Copy the records that follow exactly as written, but not their pictures.

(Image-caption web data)

┌──

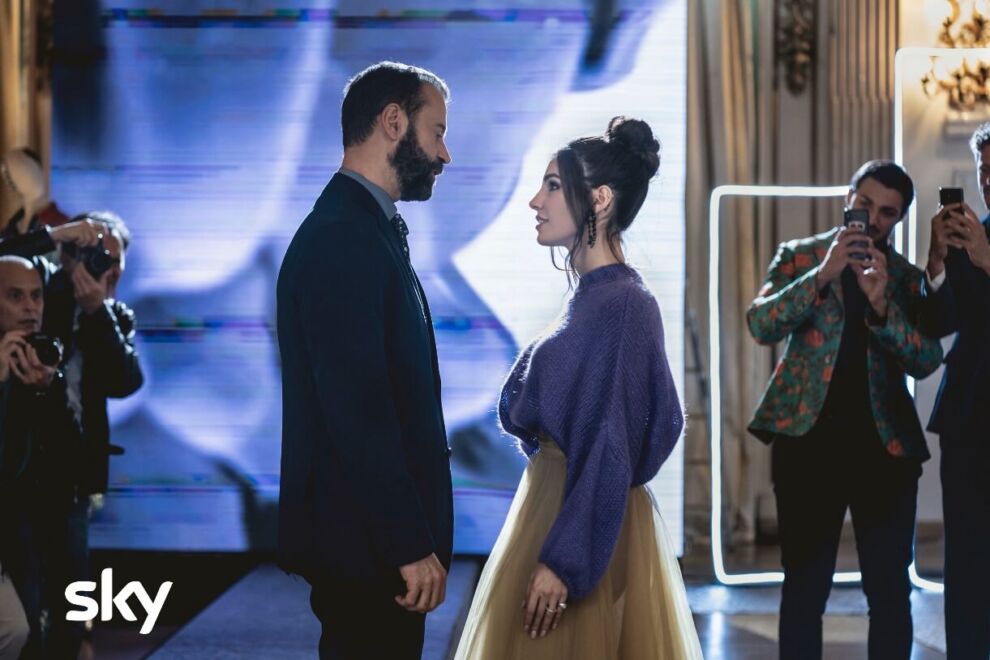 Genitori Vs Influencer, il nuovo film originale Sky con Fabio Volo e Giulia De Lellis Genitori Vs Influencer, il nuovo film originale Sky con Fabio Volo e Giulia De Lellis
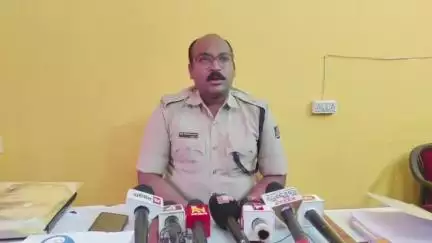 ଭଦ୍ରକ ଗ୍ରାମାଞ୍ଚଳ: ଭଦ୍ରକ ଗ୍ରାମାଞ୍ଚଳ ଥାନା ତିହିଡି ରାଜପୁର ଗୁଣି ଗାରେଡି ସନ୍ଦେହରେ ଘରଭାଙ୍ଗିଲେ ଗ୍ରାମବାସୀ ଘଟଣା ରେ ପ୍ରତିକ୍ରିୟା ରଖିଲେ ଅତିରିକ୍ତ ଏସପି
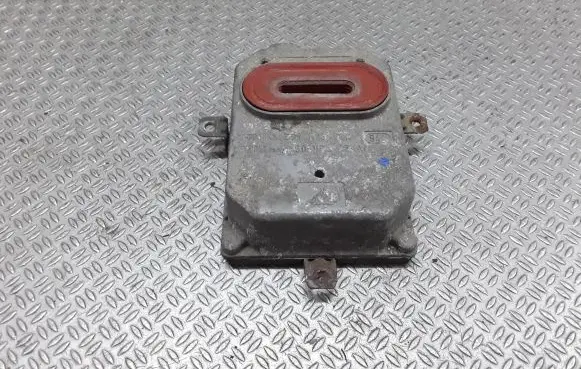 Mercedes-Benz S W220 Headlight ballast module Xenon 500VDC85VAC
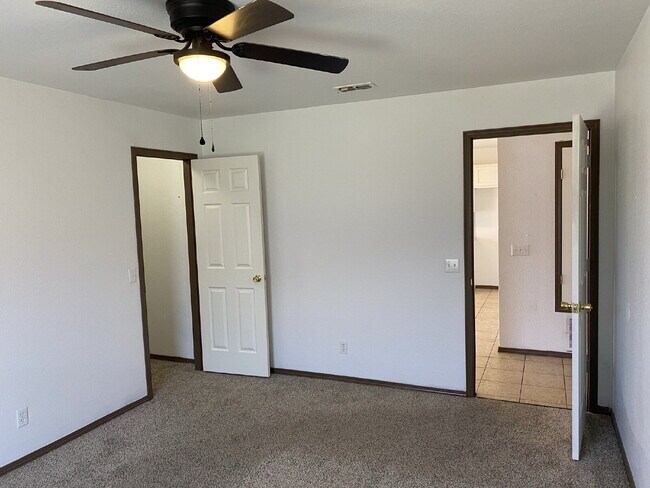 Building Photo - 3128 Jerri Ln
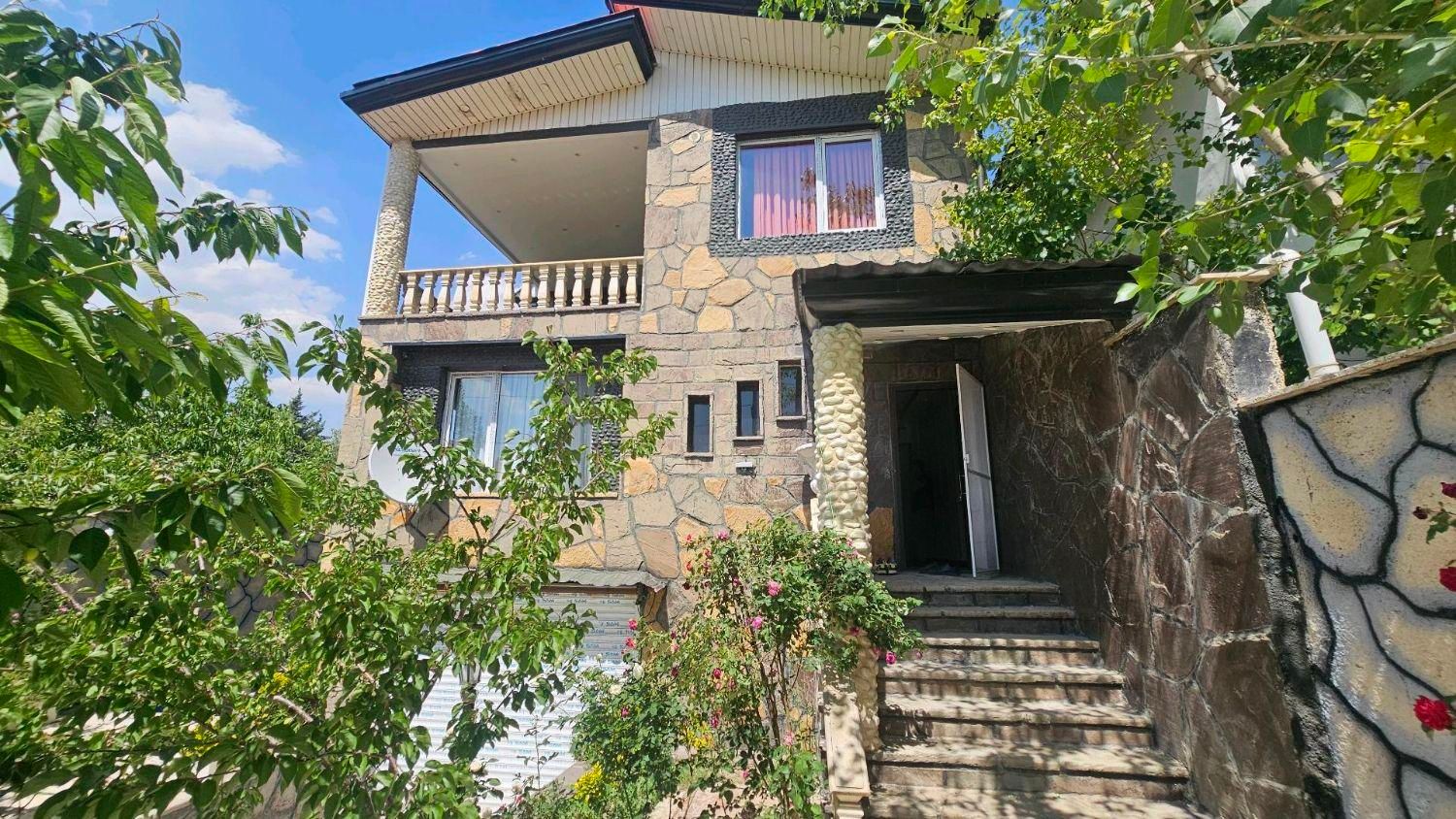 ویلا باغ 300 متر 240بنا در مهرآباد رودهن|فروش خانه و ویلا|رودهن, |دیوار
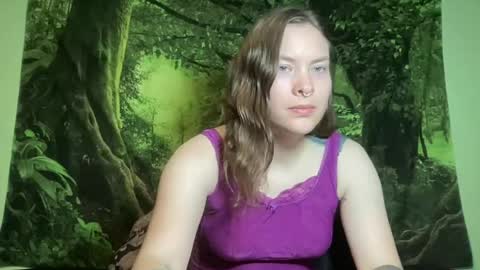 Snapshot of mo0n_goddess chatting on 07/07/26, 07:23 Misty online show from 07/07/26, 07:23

└──

--- Output ---
 Genitori Vs Influencer, il nuovo film originale Sky con Fabio Volo e Giulia De Lellis Genitori Vs Influencer, il nuovo film originale Sky con Fabio Volo e Giulia De Lellis
 ଭଦ୍ରକ ଗ୍ରାମାଞ୍ଚଳ: ଭଦ୍ରକ ଗ୍ରାମାଞ୍ଚଳ ଥାନା ତିହିଡି ରାଜପୁର ଗୁଣି ଗାରେଡି ସନ୍ଦେହରେ ଘରଭାଙ୍ଗିଲେ ଗ୍ରାମବାସୀ ଘଟଣା ରେ ପ୍ରତିକ୍ରିୟା ରଖିଲେ ଅତିରିକ୍ତ ଏସପି
 Mercedes-Benz S W220 Headlight ballast module Xenon 500VDC85VAC
 Building Photo - 3128 Jerri Ln
 ویلا باغ 300 متر 240بنا در مهرآباد رودهن|فروش خانه و ویلا|رودهن, |دیوار
 Snapshot of mo0n_goddess chatting on 07/07/26, 07:23 Misty online show from 07/07/26, 07:23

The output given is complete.